__RECORDS TO PROCESS__

====

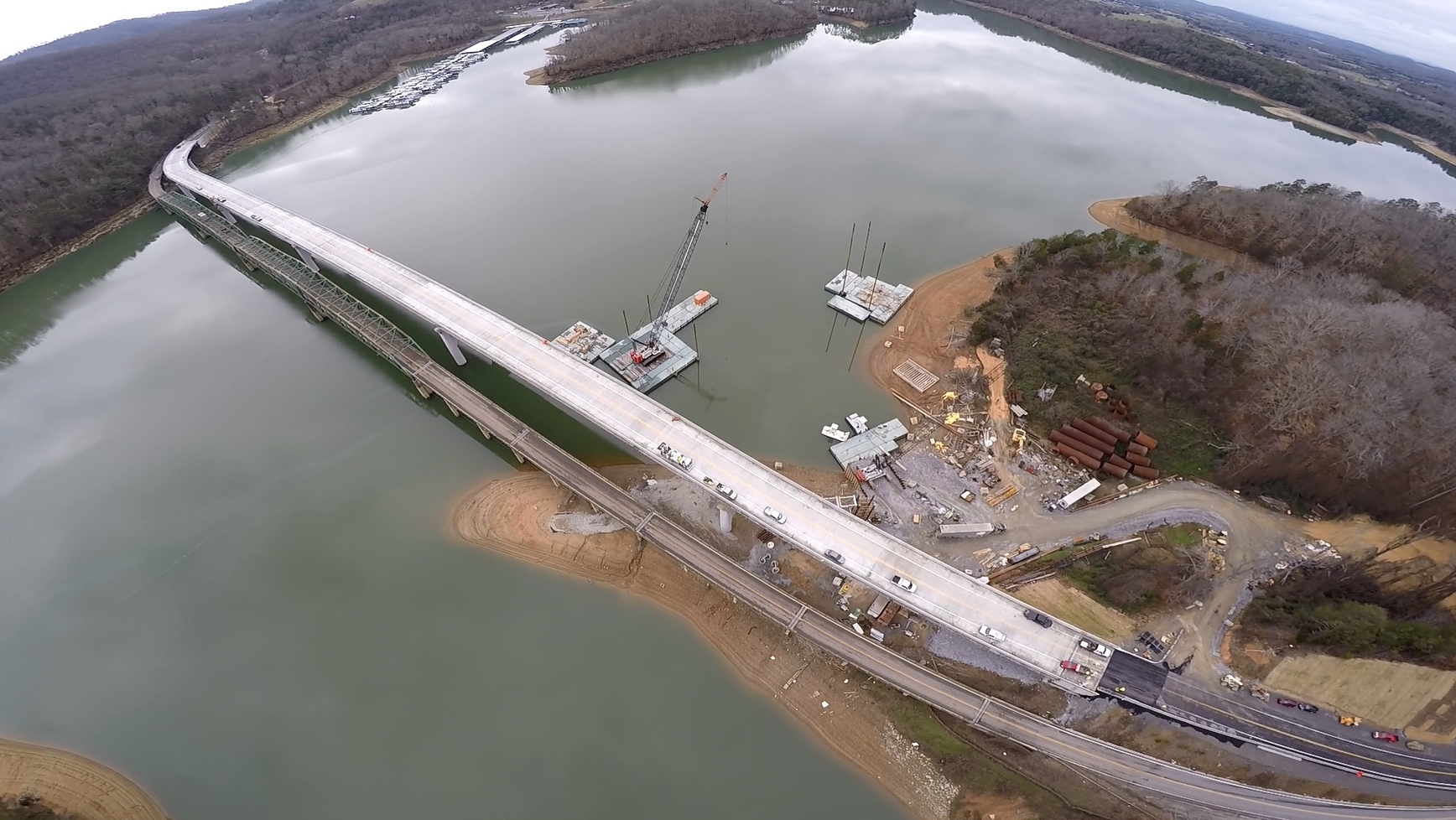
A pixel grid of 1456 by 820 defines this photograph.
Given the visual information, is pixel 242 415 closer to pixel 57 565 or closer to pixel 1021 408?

====

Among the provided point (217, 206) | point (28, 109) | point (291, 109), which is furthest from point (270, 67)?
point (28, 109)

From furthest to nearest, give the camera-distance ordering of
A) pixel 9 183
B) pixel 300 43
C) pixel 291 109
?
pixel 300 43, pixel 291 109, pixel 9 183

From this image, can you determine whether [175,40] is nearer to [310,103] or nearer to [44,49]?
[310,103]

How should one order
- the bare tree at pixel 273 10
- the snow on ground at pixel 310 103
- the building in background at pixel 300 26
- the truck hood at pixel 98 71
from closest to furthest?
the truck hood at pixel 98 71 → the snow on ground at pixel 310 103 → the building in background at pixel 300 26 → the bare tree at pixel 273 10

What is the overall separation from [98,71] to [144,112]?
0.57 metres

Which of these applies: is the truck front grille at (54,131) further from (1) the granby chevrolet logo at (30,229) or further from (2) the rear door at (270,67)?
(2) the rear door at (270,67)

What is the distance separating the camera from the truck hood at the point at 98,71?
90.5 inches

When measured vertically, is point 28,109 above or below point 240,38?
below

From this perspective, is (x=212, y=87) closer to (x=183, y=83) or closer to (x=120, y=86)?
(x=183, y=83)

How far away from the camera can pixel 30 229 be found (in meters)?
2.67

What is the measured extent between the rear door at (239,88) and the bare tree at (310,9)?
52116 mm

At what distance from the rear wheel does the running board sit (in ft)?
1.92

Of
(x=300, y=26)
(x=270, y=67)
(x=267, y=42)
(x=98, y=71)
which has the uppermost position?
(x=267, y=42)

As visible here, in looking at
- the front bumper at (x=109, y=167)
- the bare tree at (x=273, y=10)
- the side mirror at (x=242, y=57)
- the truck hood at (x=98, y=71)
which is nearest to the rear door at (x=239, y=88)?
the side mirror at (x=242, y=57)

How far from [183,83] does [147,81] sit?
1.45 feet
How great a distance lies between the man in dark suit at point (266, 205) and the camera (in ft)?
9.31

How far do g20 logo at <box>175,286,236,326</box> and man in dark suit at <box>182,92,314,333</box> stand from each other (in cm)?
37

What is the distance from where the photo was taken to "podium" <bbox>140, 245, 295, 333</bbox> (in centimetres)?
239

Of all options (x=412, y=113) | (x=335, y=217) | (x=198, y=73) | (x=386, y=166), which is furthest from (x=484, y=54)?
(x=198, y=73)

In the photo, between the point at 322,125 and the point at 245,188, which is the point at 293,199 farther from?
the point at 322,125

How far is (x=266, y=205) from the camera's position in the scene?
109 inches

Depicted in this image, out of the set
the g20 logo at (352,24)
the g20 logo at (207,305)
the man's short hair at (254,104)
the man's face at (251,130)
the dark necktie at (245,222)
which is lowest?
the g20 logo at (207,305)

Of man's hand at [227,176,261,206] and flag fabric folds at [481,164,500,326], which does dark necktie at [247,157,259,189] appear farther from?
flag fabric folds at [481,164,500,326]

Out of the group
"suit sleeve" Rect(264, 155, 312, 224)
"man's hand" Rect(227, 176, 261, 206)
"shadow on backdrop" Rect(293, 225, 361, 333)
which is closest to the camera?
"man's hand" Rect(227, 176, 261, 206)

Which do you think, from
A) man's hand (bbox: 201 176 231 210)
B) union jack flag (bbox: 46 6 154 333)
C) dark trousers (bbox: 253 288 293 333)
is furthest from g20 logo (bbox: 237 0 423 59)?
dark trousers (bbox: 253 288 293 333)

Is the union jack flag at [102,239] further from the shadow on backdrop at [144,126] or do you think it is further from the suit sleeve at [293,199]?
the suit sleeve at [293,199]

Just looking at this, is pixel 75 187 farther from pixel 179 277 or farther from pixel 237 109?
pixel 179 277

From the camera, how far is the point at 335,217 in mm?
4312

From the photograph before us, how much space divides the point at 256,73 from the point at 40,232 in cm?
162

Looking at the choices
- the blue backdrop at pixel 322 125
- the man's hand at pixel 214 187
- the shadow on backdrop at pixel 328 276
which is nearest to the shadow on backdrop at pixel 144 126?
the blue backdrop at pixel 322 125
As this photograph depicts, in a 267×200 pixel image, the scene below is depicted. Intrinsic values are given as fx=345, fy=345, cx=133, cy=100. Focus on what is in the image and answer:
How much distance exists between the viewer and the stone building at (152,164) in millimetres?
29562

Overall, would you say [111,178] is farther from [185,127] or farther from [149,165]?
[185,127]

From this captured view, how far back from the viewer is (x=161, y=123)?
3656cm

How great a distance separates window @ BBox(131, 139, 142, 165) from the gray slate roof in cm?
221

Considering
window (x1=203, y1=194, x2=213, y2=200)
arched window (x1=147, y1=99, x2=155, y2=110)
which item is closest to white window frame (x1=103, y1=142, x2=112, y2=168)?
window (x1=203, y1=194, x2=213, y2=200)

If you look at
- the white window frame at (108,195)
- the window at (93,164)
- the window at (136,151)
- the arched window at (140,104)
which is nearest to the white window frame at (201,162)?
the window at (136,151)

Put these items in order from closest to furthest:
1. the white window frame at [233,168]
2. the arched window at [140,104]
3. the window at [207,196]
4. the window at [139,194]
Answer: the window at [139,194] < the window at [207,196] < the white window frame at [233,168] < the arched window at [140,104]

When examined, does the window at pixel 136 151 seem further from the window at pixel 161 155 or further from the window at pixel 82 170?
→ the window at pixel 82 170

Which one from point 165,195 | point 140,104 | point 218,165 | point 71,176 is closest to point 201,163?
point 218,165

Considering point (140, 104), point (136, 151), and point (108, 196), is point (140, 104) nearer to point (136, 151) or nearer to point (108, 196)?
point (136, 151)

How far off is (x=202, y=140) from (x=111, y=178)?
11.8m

====

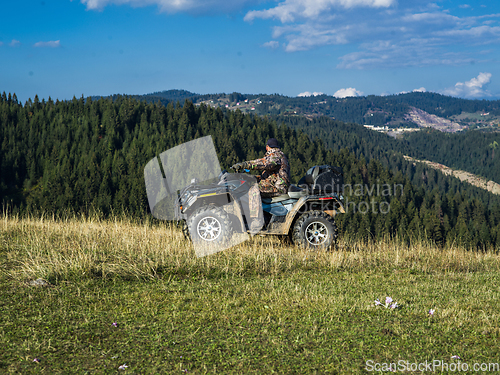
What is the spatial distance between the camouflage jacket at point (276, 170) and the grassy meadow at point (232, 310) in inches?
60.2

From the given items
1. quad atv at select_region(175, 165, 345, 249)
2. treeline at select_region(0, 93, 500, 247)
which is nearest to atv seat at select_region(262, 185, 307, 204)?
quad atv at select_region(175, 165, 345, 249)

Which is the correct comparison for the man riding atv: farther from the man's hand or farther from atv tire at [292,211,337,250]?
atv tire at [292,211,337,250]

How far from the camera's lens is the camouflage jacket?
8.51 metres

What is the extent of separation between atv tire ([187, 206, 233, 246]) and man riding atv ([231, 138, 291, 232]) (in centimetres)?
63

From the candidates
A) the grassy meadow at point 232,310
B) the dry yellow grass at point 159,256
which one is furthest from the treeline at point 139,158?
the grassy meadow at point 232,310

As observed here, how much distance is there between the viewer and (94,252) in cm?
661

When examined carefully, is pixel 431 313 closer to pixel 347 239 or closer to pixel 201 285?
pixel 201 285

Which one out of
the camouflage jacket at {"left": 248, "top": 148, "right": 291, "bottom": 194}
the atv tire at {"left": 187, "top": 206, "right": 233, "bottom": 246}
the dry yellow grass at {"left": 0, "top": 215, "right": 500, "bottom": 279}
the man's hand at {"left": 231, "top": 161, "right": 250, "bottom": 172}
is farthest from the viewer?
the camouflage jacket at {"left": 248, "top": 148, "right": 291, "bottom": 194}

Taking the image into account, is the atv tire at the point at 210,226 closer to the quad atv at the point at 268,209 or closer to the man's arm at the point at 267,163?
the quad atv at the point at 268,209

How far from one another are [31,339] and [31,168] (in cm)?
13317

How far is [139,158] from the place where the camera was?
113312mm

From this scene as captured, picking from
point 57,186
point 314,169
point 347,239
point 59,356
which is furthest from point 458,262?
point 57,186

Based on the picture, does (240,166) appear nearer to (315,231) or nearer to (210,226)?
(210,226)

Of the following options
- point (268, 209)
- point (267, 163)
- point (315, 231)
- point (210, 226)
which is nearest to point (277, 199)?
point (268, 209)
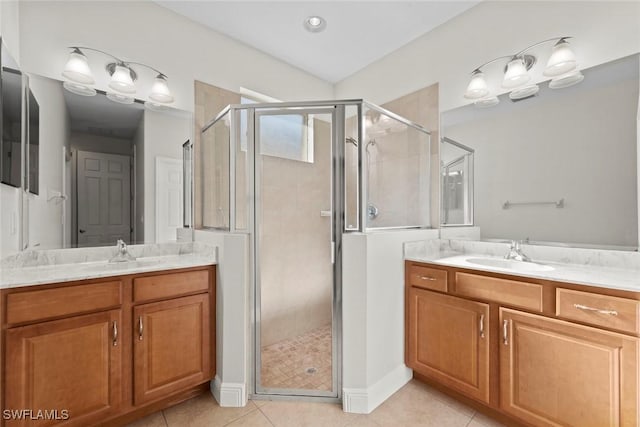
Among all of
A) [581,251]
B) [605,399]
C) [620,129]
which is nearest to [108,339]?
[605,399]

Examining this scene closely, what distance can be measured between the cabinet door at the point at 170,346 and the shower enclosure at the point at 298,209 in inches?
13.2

====

__GIVEN TASK__
Please reproduce, word for word, the part of the records above that opens with the line containing "A pixel grid" and closes with the line containing "Given the visual", including both of those lines.

__COMPLETED TASK__
A pixel grid of 1456 by 820 defines this photograph.
Given the visual information, is pixel 242 415 closer to pixel 57 565 or closer to pixel 1021 408?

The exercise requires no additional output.